▶ [EXCERPTED TEXT]:
........

NewsBite

The Night Driver: Murder clues in earlier lucky escape

Minutes before Janine Vaughan vanished, her suspected abductor tried to take another young woman.

Janine Vaughan.
Janine Vaughan.

About 10 minutes before Janine Vaughan was snatched from the darkened streets of Bathurst and murdered, her suspected abductor tried to take another young woman making her way through the town’s centre alone.

Lynette Boreland had been walking past Machattie Park in the heart of the rural university town a little after 3.30am when she realised she was being stalked by a man in a small red car.

When he tried to lure her into his vehicle, she froze — gripped by fear in the pre-dawn rain.

■ Subscribers of The Australian will be able to hear The Night Driver podcast before the rest of the nation, exclusively in The Australian app. Episode four is live now. Subscribe to The Australian here, and download the app via: Apple App Store | Google Play Store

“I wanted to move. But for those seconds, or whatever it was, I had a panic attack. And I just couldn’t make myself run,” she later would tell police.

Lynette had spent the night vis­iting friends in town and was walking to a service station where she hoped to score a lift to her farm on the rural fringes of Bathurst, three hours west of Sydney.

The town’s wide streets were silent in the hours before dawn on Friday, December 7, 2001, and as she made her way past the sleeping houses she noticed the small red car had begun to follow her.

Frightened, Lynette pushed on faster, only for the driver to pull alongside her.

“He had both his hands on the steering wheel and I remember him looking up at me. I remember he was a big sort of fellow. He had hairy arms, right down to the first knuckle,” she said.

“What made me get frightened was I thought he took his hand — his right hand — off the steering wheel. I got frightened … I stepped down and walked around the back of the car quickly and then crossed the road and kept going.”

As the small red car sped off, Lynette impulsively crouched behind a large box on a street corner and collected her thoughts. She knew she had to make a run for it before he found her again.

Lynette Boreland, who was targeted by the night driver about 10 minutes before Janine got in his car in 2001.
Lynette Boreland, who was targeted by the night driver about 10 minutes before Janine got in his car in 2001.

“I came out from behind the box. I recall he came really fast down the road, chucked a U-ey right in front of me and pulled up and he was right there,” she said.

“The next thing I knew he was out of the car … and I think he said, ‘Excuse me, I want to talk to you’ or ‘Can I talk to you?’ I wanted to run.”

........

▶ [INFORMATION SUPPLIED]:
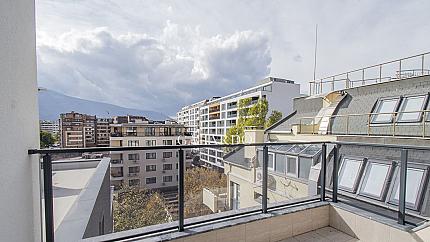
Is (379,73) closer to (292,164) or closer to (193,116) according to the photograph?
(292,164)

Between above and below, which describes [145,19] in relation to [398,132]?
above

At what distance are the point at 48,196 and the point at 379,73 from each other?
10801mm

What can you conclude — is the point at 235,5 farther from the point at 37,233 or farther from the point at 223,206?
the point at 37,233

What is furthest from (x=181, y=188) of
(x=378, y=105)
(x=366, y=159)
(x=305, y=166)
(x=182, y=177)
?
(x=378, y=105)

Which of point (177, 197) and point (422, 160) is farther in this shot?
point (422, 160)

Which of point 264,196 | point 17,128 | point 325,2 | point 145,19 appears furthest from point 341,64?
point 17,128

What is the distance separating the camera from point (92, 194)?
11.3 feet

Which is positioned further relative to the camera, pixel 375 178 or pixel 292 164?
pixel 292 164

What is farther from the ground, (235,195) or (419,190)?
(235,195)

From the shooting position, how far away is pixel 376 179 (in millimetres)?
3500

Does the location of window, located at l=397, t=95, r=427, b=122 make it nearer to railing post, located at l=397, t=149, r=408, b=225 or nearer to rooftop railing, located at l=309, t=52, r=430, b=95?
rooftop railing, located at l=309, t=52, r=430, b=95

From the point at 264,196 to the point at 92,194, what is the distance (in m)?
2.69

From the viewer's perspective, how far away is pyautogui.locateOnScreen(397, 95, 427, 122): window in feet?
21.8

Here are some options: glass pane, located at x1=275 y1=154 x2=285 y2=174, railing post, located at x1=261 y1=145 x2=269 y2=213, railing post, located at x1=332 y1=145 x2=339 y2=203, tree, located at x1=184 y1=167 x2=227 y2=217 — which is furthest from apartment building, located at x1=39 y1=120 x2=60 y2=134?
railing post, located at x1=332 y1=145 x2=339 y2=203
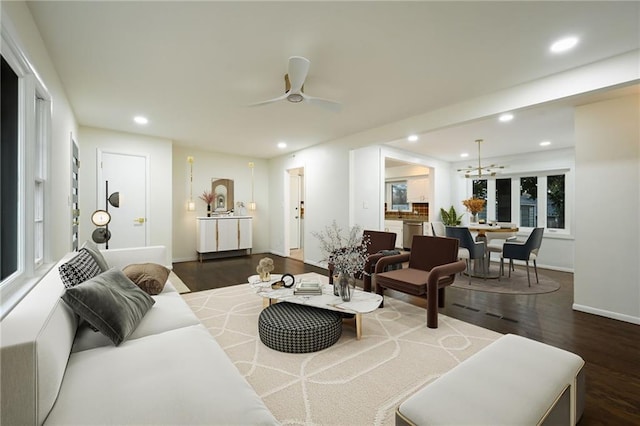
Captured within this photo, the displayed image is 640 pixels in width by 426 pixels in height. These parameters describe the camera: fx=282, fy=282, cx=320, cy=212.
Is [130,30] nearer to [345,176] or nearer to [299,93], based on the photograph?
[299,93]

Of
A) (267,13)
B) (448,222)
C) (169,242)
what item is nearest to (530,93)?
(267,13)

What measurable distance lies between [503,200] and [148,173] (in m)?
7.76

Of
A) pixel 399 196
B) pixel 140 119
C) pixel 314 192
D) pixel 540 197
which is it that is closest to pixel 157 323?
pixel 140 119

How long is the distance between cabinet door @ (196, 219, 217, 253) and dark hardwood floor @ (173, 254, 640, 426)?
1.17m

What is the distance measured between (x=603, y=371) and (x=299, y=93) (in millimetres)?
3355

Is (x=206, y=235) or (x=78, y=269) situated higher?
(x=78, y=269)

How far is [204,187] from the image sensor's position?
6645mm

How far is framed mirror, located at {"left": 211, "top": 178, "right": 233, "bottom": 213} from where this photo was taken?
267 inches

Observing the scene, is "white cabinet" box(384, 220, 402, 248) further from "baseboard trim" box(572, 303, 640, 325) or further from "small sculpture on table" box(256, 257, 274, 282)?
"small sculpture on table" box(256, 257, 274, 282)

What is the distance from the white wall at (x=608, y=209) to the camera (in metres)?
3.05

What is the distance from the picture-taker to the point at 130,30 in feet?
7.09

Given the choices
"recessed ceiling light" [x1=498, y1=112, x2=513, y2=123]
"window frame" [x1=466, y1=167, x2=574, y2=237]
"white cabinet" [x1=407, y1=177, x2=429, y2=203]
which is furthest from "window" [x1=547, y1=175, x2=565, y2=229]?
"recessed ceiling light" [x1=498, y1=112, x2=513, y2=123]

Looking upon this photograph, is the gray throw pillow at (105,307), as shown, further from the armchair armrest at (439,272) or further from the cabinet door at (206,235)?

........

▶ [ACTION ITEM]: In the Night Driver article, where was Lynette Boreland walking to, and why? None of the entries has any bearing on this.

▶ [EXERCISE OUTPUT]: She was walking to a service station, where she hoped to get a lift to her farm on the rural fringes of Bathurst.